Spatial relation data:
━━━━━━━━

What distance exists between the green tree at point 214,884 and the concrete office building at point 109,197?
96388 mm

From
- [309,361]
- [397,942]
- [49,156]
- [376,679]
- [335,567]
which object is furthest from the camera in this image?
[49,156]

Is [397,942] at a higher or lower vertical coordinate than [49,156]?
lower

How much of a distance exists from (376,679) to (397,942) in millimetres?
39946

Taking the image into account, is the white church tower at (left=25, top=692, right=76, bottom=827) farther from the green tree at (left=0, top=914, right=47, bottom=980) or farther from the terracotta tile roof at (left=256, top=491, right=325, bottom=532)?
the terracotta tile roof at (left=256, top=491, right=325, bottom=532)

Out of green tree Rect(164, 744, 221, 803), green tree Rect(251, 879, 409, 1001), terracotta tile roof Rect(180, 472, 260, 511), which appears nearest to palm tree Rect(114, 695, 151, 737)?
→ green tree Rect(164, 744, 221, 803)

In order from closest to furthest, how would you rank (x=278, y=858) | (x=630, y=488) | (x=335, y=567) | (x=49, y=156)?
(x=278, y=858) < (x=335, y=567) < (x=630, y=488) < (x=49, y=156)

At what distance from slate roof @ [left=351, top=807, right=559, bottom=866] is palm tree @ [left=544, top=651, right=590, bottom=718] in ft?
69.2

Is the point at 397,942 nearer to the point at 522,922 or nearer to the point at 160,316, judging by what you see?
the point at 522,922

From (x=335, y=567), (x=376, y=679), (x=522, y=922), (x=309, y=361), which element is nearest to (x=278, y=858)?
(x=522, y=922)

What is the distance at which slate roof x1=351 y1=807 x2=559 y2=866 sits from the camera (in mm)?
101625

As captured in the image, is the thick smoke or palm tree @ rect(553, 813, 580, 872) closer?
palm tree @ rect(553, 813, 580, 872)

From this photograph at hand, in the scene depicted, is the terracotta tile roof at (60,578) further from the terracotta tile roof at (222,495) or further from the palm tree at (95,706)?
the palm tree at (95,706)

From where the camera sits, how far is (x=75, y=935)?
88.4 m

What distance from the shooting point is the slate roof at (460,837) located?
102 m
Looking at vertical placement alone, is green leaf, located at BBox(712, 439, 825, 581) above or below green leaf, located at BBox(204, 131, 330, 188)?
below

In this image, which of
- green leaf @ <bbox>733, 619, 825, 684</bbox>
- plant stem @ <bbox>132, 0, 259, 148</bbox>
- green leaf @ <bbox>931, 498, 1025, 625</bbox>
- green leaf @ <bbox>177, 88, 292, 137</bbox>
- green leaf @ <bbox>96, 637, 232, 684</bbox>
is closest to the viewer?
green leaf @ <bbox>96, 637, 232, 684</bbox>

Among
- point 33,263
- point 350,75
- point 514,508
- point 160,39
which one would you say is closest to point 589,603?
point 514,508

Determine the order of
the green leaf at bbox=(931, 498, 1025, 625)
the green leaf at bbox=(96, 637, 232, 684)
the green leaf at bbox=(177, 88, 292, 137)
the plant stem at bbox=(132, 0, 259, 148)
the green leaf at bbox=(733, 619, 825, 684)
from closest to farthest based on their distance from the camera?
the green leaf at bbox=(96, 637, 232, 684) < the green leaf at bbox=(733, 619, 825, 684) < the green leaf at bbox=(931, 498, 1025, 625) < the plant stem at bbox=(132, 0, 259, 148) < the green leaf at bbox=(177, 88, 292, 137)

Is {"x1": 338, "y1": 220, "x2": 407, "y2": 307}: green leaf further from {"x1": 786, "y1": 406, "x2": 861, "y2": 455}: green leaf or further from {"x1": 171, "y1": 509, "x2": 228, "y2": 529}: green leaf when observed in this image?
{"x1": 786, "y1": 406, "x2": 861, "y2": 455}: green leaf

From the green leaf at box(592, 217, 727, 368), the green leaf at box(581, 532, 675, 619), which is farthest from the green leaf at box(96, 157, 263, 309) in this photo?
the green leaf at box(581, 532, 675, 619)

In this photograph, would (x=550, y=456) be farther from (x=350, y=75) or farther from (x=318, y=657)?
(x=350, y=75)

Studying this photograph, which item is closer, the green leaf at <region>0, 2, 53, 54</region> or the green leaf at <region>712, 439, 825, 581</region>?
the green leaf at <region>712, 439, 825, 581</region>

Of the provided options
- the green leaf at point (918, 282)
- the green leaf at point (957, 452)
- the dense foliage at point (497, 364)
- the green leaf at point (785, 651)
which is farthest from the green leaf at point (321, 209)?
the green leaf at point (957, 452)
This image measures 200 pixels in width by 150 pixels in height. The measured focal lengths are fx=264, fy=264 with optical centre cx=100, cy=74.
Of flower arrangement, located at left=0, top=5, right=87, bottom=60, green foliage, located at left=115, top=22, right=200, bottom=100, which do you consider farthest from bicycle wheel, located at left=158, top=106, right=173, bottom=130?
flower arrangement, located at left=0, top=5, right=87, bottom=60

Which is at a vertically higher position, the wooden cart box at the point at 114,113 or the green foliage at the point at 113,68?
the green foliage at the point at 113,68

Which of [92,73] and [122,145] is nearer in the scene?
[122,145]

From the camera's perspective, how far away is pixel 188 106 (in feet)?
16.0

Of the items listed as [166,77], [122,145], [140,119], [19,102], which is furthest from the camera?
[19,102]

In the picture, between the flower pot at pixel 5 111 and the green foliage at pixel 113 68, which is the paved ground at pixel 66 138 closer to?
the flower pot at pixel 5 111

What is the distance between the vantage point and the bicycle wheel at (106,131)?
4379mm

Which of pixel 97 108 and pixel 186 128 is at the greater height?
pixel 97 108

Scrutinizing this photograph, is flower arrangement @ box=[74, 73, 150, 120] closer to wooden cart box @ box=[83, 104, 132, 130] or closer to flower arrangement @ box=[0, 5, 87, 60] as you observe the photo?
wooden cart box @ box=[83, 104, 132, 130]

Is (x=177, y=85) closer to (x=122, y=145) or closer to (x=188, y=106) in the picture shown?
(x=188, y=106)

━━━━━━━━

Task to complete:
Look above for the line that holds "Of the provided options", then copy it and each line after it exactly, through the last line of the data.

Result:
Of the provided options
- the green leaf at point (918, 282)
- the green leaf at point (957, 452)
- the dense foliage at point (497, 364)
- the green leaf at point (785, 651)
which is farthest from the green leaf at point (321, 209)?
the green leaf at point (957, 452)
This image measures 200 pixels in width by 150 pixels in height. The measured focal lengths are fx=264, fy=264 with optical centre cx=100, cy=74.
Of flower arrangement, located at left=0, top=5, right=87, bottom=60, green foliage, located at left=115, top=22, right=200, bottom=100, which do you consider farthest from bicycle wheel, located at left=158, top=106, right=173, bottom=130?
flower arrangement, located at left=0, top=5, right=87, bottom=60

Which is at a vertically higher position, the wooden cart box at the point at 114,113 or the green foliage at the point at 113,68?
the green foliage at the point at 113,68

Which of [92,73] and [122,145] is nearer in the scene?
[122,145]

From the camera's perspective, how far away is pixel 188 106 (in feet)?
16.0

Of the items listed as [166,77], [122,145], [140,119], [19,102], which is furthest from the camera?
[19,102]

In the picture, between the flower pot at pixel 5 111 and the green foliage at pixel 113 68, which is the paved ground at pixel 66 138 closer to?
the flower pot at pixel 5 111

What is the distance between the vantage point and the bicycle wheel at (106,131)?
4379mm

Which of pixel 97 108 and pixel 186 128 is at the greater height?
pixel 97 108

Scrutinizing this photograph, is flower arrangement @ box=[74, 73, 150, 120] closer to wooden cart box @ box=[83, 104, 132, 130] or closer to flower arrangement @ box=[0, 5, 87, 60] as you observe the photo?
wooden cart box @ box=[83, 104, 132, 130]

Is (x=177, y=85) closer to (x=122, y=145) or closer to (x=188, y=106) in the picture shown?
(x=188, y=106)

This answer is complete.